The Inc RNA may be expressed from any plasmid that is able to replicate in the host cell of the target I-complex super-family first plasmid, that is not able to undergo conjugation, and that can be cured from the host cell. Plasmids that are easily eliminated by standard treatment with DNA intercalation agents, or other standard plasmid elimination methods known to one skilled in the art may be used. A plasmid having a negative selection marker may be used, where growth under the negative selection conditions corresponding to the negative selection marker eliminates cells harboring the plasmid. Remaining cells will have lost the plasmid. Particularly useful are plasmids having a temperature sensitive origin of replication, such as pJW168 (Wild et al., Gene 223: 55-66 (1998)). This type of plasmid may be readily eliminated from a host cell by growing the cell at a restrictive temperature for plasmid replication. For example, a typical temperature sensitive origin of replication functions at an incubation temperature of 30° C., while at 42° C., replication is defective and the plasmid is lost from the host cell.

EXAMPLES

The present invention is further defined in the following Examples. It should be understood that these Examples are given by way of illustration only. From the above discussion and these Examples, one skilled in the art can ascertain the essential characteristics of this invention, and without departing from the spirit and scope thereof, can make various changes and modifications of the invention to adapt it to various uses and conditions.

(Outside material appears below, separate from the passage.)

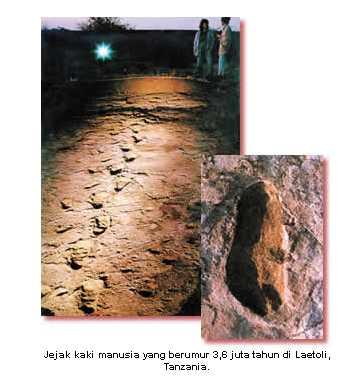 harun-yahya-e28093-menyanggah-darwinisme-e28093-asal-usul-manusia_1233586755904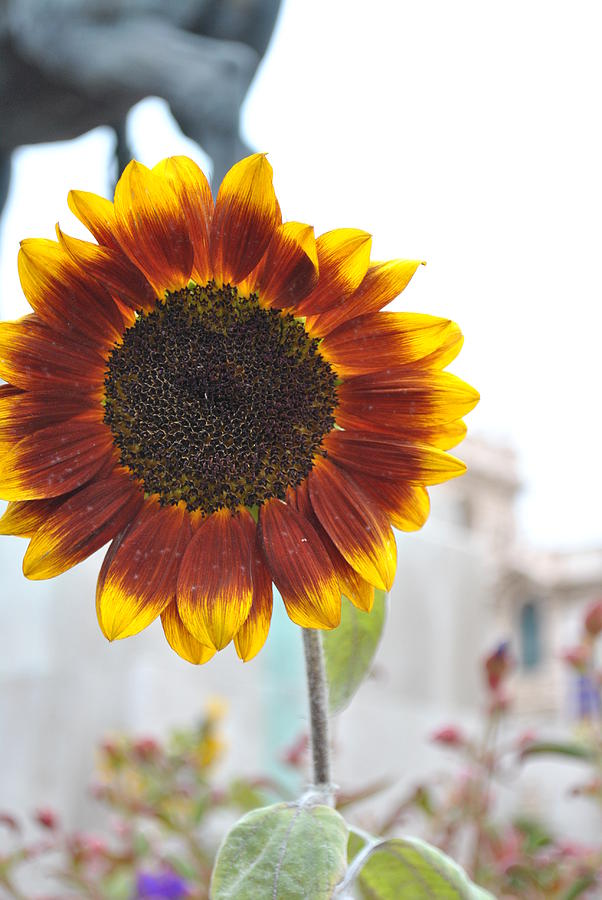 Sunflower Photograph - Sunflower In Balboa Park by Misty Stach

The meaning of abbreviations used is as follows: “min” means minute(s), “h” means hour(s), “μL” means microliter(s), “mL” means milliliter(s), “L” means liter(s), “nm” means nanometer(s), “mm” means millimeter(s), “cm” means centimeter(s), “μm” means micrometer(s), “mM” means millimolar, “M” means molar, “mmol” means millimole(s), “μmole” means micromole(s), “g” means gram(s), “μg” means microgram(s), “ng” means nanogram(s), “mg” means milligram(s), “g” means the gravitation constant, “rpm” means revolutions per minute,

General Methods

Standard recombinant DNA and molecular cloning techniques used in the Examples are well known in the art and are described by Sambrook, J., Fritsch, E. F. and Maniatis, T., Molecular Cloning: A Laboratory Manual, Cold Spring Harbor Laboratory Press, Cold Spring Harbor, N.Y., 1989, by T. J. Silhavy, M. L. Bennan, and L. W. Enquist, Experiments with Gene Fusions, Cold Spring Harbor Laboratory, Cold Spring Harbor, N.Y., 1984, and by Ausubel, F. M. et al., Current Protocols in Molecular Biology, Greene Publishing Assoc. and Wiley-Interscience, N.Y., 1987.

Materials and methods suitable for the maintenance and growth of bacterial cultures are also well known in the art. Techniques suitable for use in the following Examples may be found in Manual of Methods for General Bacteriology, Phillipp Gerhardt, R. G. E. Murray, Ralph N. Costilow, Eugene W. Nester, Willis A. Wood, Noel R. Krieg and G. Briggs Phillips, eds., American Society for Microbiology, Washington, D.C., 1994, or by Thomas D. Brock in Biotechnology: A Textbook of Industrial Microbiology, Second Edition, Sinauer Associates, Inc., Sunderland, Mass., 1989. All reagents, restriction enzymes and materials used for the growth and maintenance of bacterial cells were obtained from Aldrich Chemicals (Milwaukee, Wis.), BD Diagnostic Systems (Sparks, Md.), Life Technologies (Rockville, Md.), DIFCO Laboratories (Detroit, Mich.), or Sigma Chemical Company (St. Louis, Mo.), unless otherwise specified.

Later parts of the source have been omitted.